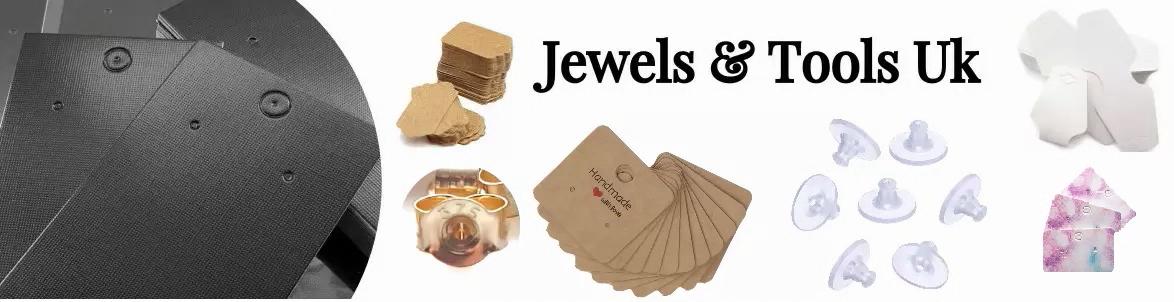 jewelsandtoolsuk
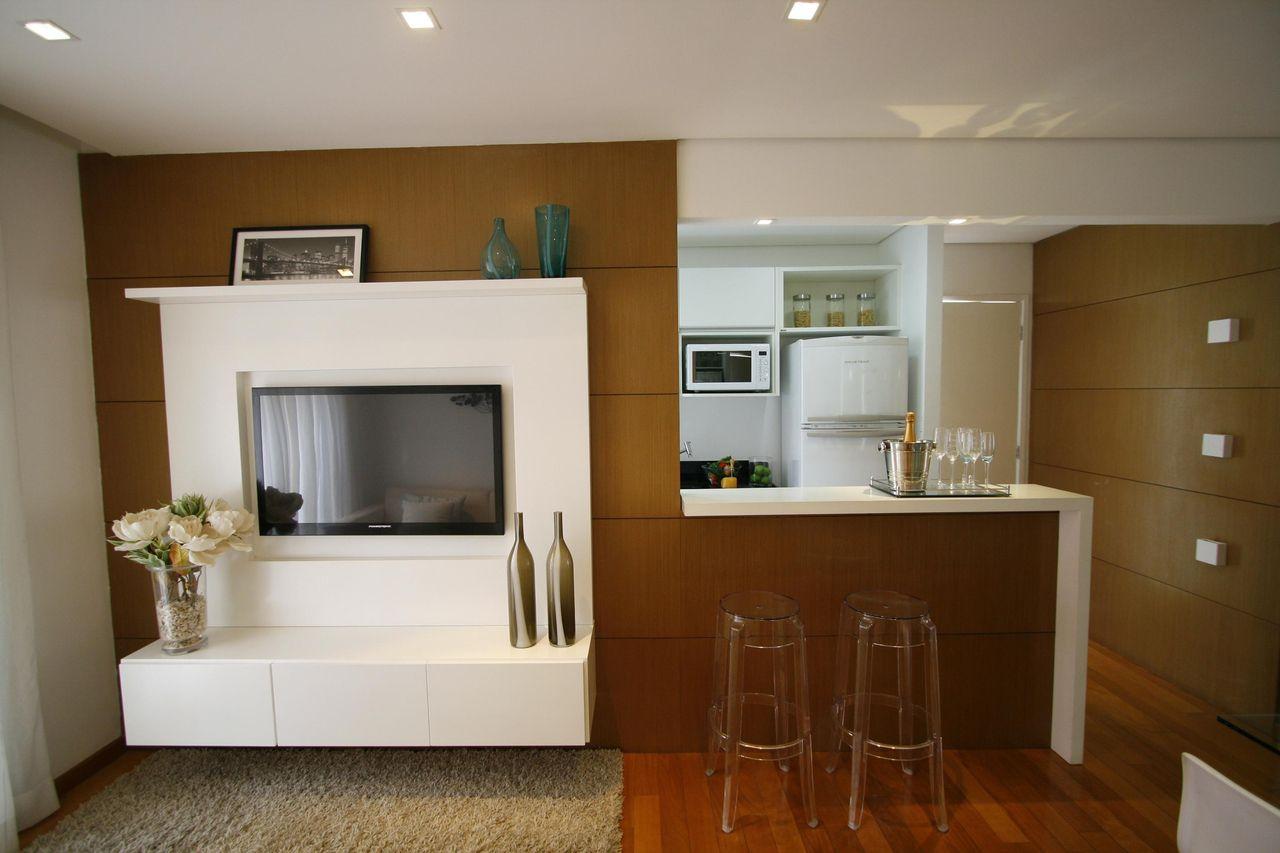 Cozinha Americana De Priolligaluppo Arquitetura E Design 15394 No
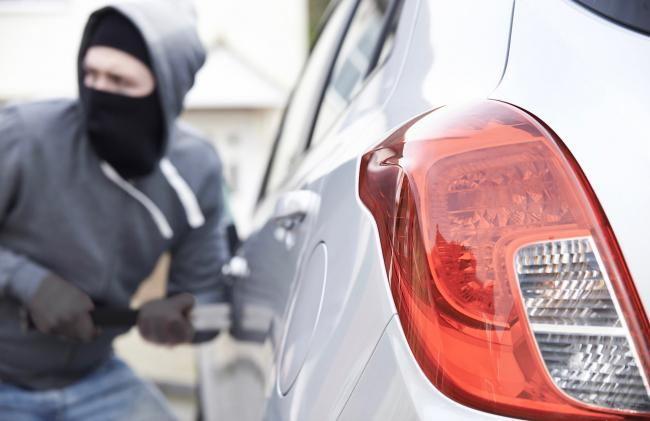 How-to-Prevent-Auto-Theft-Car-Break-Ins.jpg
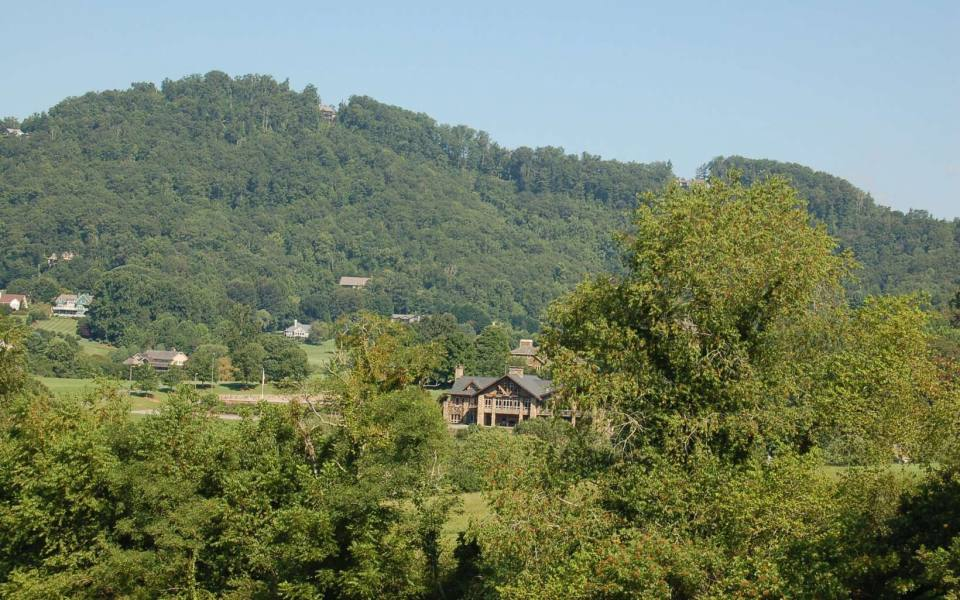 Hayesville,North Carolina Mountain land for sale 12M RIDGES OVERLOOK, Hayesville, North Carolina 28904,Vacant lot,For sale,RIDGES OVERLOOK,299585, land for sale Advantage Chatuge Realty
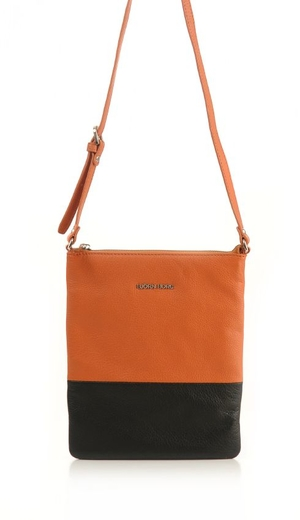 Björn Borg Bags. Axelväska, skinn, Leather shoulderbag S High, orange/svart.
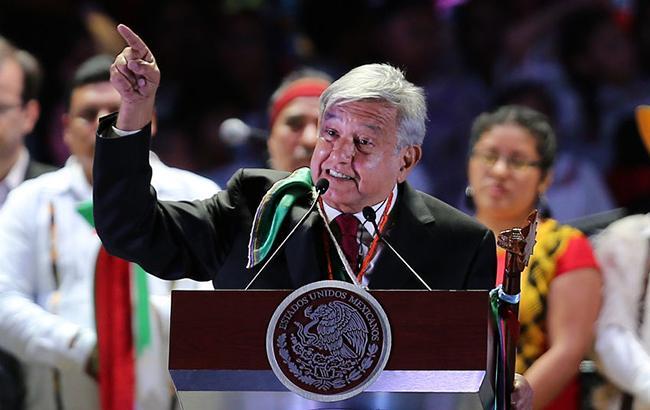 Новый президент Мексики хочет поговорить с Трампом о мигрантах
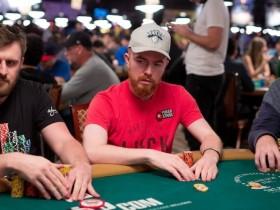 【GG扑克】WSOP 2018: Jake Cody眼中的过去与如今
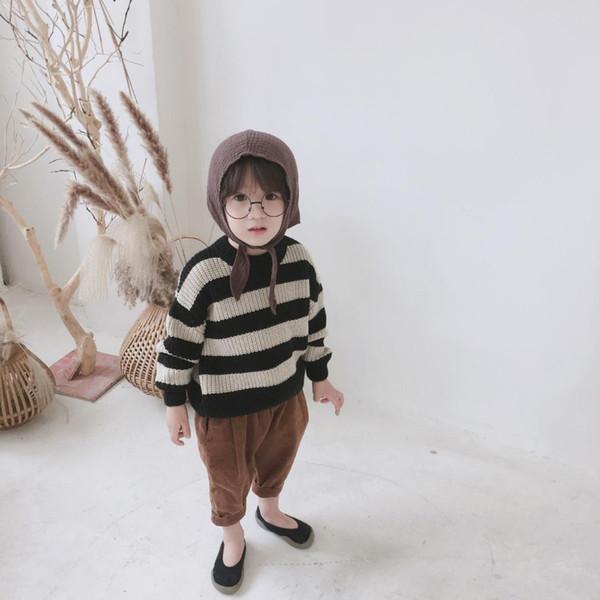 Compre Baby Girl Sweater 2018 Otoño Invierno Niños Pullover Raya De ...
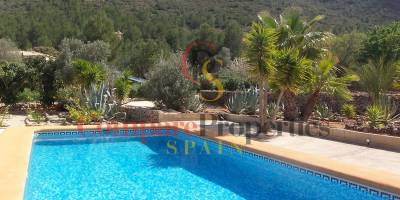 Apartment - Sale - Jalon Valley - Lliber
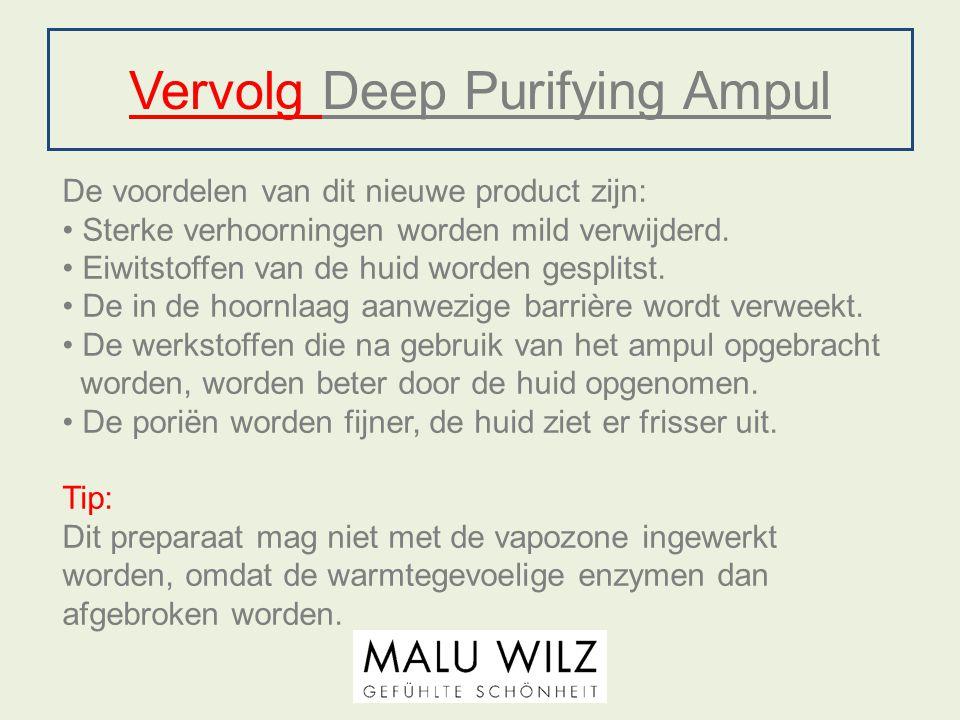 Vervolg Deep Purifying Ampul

------------

Exercise description: Set the pictures aside and repeat only the lines from the one containing "Cozinha Americana De" through the last line of the entries above, exactly as they stand.

Written solution:
 Cozinha Americana De Priolligaluppo Arquitetura E Design 15394 No
 How-to-Prevent-Auto-Theft-Car-Break-Ins.jpg
 Hayesville,North Carolina Mountain land for sale 12M RIDGES OVERLOOK, Hayesville, North Carolina 28904,Vacant lot,For sale,RIDGES OVERLOOK,299585, land for sale Advantage Chatuge Realty
 Björn Borg Bags. Axelväska, skinn, Leather shoulderbag S High, orange/svart.
 Новый президент Мексики хочет поговорить с Трампом о мигрантах
 【GG扑克】WSOP 2018: Jake Cody眼中的过去与如今
 Compre Baby Girl Sweater 2018 Otoño Invierno Niños Pullover Raya De ...
 Apartment - Sale - Jalon Valley - Lliber
 Vervolg Deep Purifying Ampul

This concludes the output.